Spring Awakening is important because it is timeless in a terrifying way. What related to a group of German teenagers in the 1800's is just as relevant today, to teens all over the world. Parents continue to be blind to their suffering children, and while sex education is much better than it used to be, the topic remains taboo and results in embarrassed teenagers entering hormone driven worlds blind or being forced to find it online, in less than pleasant ways. A lack of education and a fear of growing up results in teen pregnancy, STDs, and even sexual assault (which seems to happen more and more and get reported less and less). In this case, it truly is better to be safe than sorry. There is nothing wrong with educating your child early on so they can understand the importance and the dangers of love in life. Kids, teens, they are smarter than you may believe. They have seen and wondered more than you could possibly believe, and chances are, they are too scared to ask questions. As educators and parents or just people in authority, it's your job to provide them with answers before mistakes are made.
And while on the subject of authority, it is almost a rite of passage to question it, or even challenge it as a teenager.

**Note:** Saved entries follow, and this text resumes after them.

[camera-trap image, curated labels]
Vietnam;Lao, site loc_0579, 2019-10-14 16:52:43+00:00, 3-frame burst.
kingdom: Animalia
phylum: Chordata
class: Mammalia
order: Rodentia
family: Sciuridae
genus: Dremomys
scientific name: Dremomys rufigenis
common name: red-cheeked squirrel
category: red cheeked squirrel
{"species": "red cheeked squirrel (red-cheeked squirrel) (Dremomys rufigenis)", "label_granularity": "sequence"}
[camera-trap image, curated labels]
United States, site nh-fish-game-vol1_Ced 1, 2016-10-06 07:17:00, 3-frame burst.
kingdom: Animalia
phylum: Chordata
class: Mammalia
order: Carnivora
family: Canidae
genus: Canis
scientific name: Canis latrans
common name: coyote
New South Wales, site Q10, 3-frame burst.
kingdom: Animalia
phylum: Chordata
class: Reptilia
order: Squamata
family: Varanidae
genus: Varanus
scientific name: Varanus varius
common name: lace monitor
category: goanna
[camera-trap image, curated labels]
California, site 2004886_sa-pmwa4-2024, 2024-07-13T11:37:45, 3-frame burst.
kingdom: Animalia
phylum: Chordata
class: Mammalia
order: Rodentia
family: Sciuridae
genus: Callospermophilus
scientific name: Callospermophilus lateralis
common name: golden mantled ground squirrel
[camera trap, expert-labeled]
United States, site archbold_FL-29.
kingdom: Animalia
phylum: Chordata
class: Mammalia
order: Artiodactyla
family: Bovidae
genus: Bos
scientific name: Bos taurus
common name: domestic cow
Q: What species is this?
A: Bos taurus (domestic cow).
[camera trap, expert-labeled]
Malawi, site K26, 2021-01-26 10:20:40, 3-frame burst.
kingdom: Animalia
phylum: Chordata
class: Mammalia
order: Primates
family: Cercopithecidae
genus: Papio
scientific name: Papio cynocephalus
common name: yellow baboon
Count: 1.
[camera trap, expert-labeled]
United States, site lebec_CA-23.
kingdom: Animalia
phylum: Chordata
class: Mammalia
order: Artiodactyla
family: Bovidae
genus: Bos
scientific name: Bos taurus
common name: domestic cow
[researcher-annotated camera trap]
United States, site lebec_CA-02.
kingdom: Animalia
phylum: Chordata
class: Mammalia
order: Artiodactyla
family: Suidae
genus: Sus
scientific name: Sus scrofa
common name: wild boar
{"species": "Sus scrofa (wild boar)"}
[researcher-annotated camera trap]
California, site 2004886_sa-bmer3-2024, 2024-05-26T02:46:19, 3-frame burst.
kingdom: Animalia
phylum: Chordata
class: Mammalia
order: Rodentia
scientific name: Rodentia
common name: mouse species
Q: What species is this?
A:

It can be quite the nuisance for a teacher or a parent but letting it happen seems to be the best way to deal with it. Why? Because like what was aforementioned, teens are smarter than what people think. Yes, even today with their video games and their selfies and social media, in fact, even more so. The more they are exposed to, the more they are inclined to question it and wonder. Usually questions arise in them that can't be answered directly, and lashing out at the people who are meant to provide answers happens, and that's normal and incredibly stimulating. A recurring problem in Spring Awakening is kids having questions and challenging the norm, yet being denied their own growth, which was devastating then and is devastating today.
Spring Awakening is important in another way because it provides representation to teenagers. To see stories unfold much like your own is quite comforting. To know you are not alone, and were never alone to begin with, is the best news. To see that your struggles may be universal is to see that there are other people to turn to for answers and help. It gives a stage to their angst, which can feel so damn singular as a teenager. And, especially in a time where teens are relentlessly mocked, Spring Awakening is a show that takes them and their confusion seriously, rather than making their naivety and rebellion the butt of a joke. Also, there are plenty of adults who will see faults in their own parenting/teaching or the people around them. While there is no way to correctly raise children, I believe it starts with being honest and serious with your children when they begin to struggle with life's new situations.
There are so many things that can be said about the rock musical. In the past it has been critically acclaimed for being so true and unafraid of controversy, while the controversy alone has sparked debate against it. It's language and themes has kept it far out of drama clubs in high schools all over. But for what reason? It is strange that Spring Awakening is acclaimed for being so out there and dangerous, but in reality, it is just portraying real life. It is not being edgy, and it's not being controversial. It really is just right. (However, recently, there seems to be a rise of "controversial" musicals that do nothing but really just portray real life. Perhaps because theatre for years has been seen as a place to go to escape real life, there is fear in experiencing it all over again as you sit in the audience.) But in the end, whether you enjoy the show or not, it can strike up riveting conversation between a parent and their teen. If it takes a musical to spur some change, then so be it. And no better a musical than Spring Awakening.
So please, if you have the chance to see it (*cough* there is a national tour launching in the next year or so with the Deaf West company *cough*), take yourself and maybe even a young loved one out for a treat. There will be discomfort in the air as words are said and things are seen, words and things you may have never wanted to share with each other, but it needed to be done. You may experience an awkward car ride on the way home, but you may lay awake and night thinking to yourself, "I need to learn" or "I need to teach". Either way, Spring Awakening has the ability to launch a revolution for the young, hormonal confused teen and may put an end to dangerous ignorance. Ignorance is only bliss until it is not. Educate, by whatever means. And love.